Hunter S. Thompson begeht Selbstmord

eine tiefe verbeugung

fear and loathin cover

aus der tagesschau von heute:

Der US-Schriftsteller und Journalist Hunter S. Thompson ist tot. Der 67-jährige habe sich allem Anschein nach am Sonntag in seinem Haus in Woody Creek im US-Bundesstaat Colorado erschossen, sagte eine Behördensprecherin des Landkreises Pitkin County. Weitere Angaben zum Tod des Schriftstellers, den manche Kritiker zu den bedeutendsten US-Autoren des 20. Jahrhunderts rechnen, wollte die Sprecherin zunächst nicht machen.

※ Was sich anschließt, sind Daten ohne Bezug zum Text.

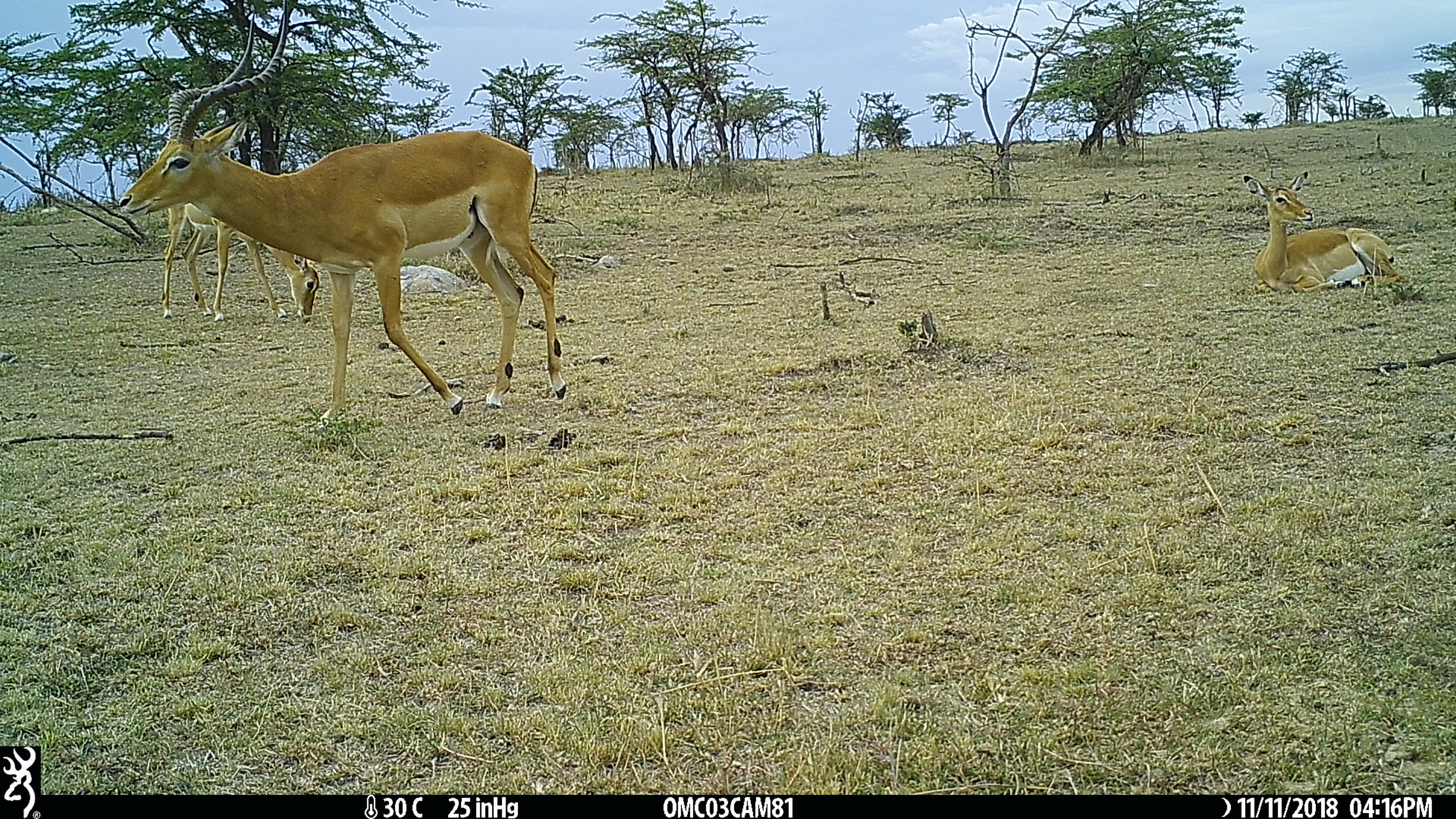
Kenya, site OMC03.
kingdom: Animalia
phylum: Chordata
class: Mammalia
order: Artiodactyla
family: Bovidae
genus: Aepyceros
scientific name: Aepyceros melampus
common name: impala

Drogen- und Alkoholexzesse waren fester Bestandteil von Thompsons Leben und seiner Werke. Der Autor, der stets mit Sonnenbrille und Zigarette auftrat, wurde damit in den 60er und 70er Jahren zu einem der Helden der amerikanischen Gegenkultur. Mit scharf formulierter Gesellschaftskritik im Grenzbereich zwischen Journalismus und literarischer Fiktion schuf er einen eigenen Stil, der als „Gonzo-Journalismus“ bekannt wurde.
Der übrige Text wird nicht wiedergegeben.